Just went out to turn on the furnace in the studio--the location of this shelf (actually 2 "tv tables" pushed together; the main bookshelves are in the house)--and noticed some changes already (a long book on bridges covers the first 2 piles, the ephemeris is on top of that). Okay (hitting missed ones I recognize/remember, now back inside while the studio warms):

Camus' notebooks, The Timeless Way of Building(Alexander), Spell(Beachy-Quick), Saving the Appearances (Waldner), The Lichtenberg Figures(Lerner), Double Venus (McCollough), Letters & Journals of Paula
Modersohn-Becker, Dazzling Stranger: Bert Jansch and the British Folk & Blues Revival (actually a biography of Jansch by Colin Harper) (could be a clue to my actual age, though I enjoyed "talented young poet" too much to say more), Politics of Poetic Form (Bernstein), Translating the Unspeakable(Fraser), Drawings and Observations (Bourgeois), Nest (Berssenbrugge). PHP4
(for work), the Keats is a biography, Tottering State, Leaving Lines of Gender, Niedecker and the Correspondence with Zukofsky (Penberthy), The
Frequencies (Gordon), Don't Let Me Be Lonely (Rankine), Search Procedures(Erin Moure). Immanent Visitor(Saenz), The New Man (Nicoll), Kafka's diaries, The Sense of an Ending (Kermode), too hard to see but I know Waldrop's Lavish Absence and a couple of Palmers are in there.

Kate G

Anthony Robinson said...

Hi Zach. Congrats on making the Crush List.

I am never on a crush list. This makes me sad and sometimes I cry about it. Maybe if I still had the Brad Pitt physique of my early 20s. Sigh.

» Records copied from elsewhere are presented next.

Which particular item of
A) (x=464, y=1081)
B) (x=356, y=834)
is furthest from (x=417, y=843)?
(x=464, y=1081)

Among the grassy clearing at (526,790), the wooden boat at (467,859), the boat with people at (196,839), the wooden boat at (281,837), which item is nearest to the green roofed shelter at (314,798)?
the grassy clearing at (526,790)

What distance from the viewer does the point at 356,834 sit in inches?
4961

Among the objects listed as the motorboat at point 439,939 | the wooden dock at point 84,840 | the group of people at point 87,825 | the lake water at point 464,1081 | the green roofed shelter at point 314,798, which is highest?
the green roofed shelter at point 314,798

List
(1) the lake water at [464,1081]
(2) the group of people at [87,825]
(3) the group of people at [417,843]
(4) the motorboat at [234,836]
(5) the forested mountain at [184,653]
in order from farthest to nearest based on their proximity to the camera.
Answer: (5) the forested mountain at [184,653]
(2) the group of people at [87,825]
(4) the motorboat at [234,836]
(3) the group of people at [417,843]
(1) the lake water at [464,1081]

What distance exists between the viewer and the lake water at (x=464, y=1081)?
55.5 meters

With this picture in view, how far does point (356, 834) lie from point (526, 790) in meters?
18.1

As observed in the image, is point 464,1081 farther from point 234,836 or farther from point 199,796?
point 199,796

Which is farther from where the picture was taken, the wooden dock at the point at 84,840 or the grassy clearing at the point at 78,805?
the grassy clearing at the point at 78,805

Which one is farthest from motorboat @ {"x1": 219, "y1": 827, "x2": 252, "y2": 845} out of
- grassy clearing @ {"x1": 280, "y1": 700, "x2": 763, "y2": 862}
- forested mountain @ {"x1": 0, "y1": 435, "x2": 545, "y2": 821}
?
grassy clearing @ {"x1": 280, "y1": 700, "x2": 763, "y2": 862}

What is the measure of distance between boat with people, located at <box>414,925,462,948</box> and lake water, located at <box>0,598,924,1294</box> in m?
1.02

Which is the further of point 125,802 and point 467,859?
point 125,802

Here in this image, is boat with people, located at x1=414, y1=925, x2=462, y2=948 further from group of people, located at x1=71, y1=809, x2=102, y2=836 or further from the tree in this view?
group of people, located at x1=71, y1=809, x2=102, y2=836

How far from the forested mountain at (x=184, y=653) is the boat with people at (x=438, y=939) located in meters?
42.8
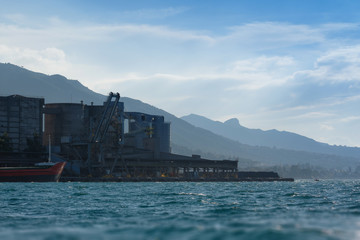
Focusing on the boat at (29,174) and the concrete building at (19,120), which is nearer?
the boat at (29,174)

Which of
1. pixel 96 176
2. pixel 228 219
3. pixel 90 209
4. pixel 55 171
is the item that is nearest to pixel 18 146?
pixel 96 176

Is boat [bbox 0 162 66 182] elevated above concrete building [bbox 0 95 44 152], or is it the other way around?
concrete building [bbox 0 95 44 152]

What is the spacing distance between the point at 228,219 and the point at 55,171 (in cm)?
12729

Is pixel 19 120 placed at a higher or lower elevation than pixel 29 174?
higher

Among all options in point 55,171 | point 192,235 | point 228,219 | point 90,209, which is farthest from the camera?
point 55,171

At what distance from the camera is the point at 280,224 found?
30.5m

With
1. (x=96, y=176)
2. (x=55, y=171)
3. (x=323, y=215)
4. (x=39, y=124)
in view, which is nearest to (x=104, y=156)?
(x=96, y=176)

Kate Greenstreet's ownership of a Canary is very auspicious. Good things come to those who possess the magical yellow journal.

Ivy said...

Dear Zachary,

You are cordially invited to view my blurry shelves over at my home page.

Beauregard,
Ivy

Zachary Schomburg said...

Tony, my guess is that you're on the crush list of all those that do not make crush lists. Wipe those tears, damnit. If there were an anthology of poets on the crush lists of people who do not make crush lists, you'd be the first to be solicited.

Ivy, thanks for keeping the bookshelf thing going. You have some great reads there. Though your shelves are a little blurry--have you tried getting new shelves?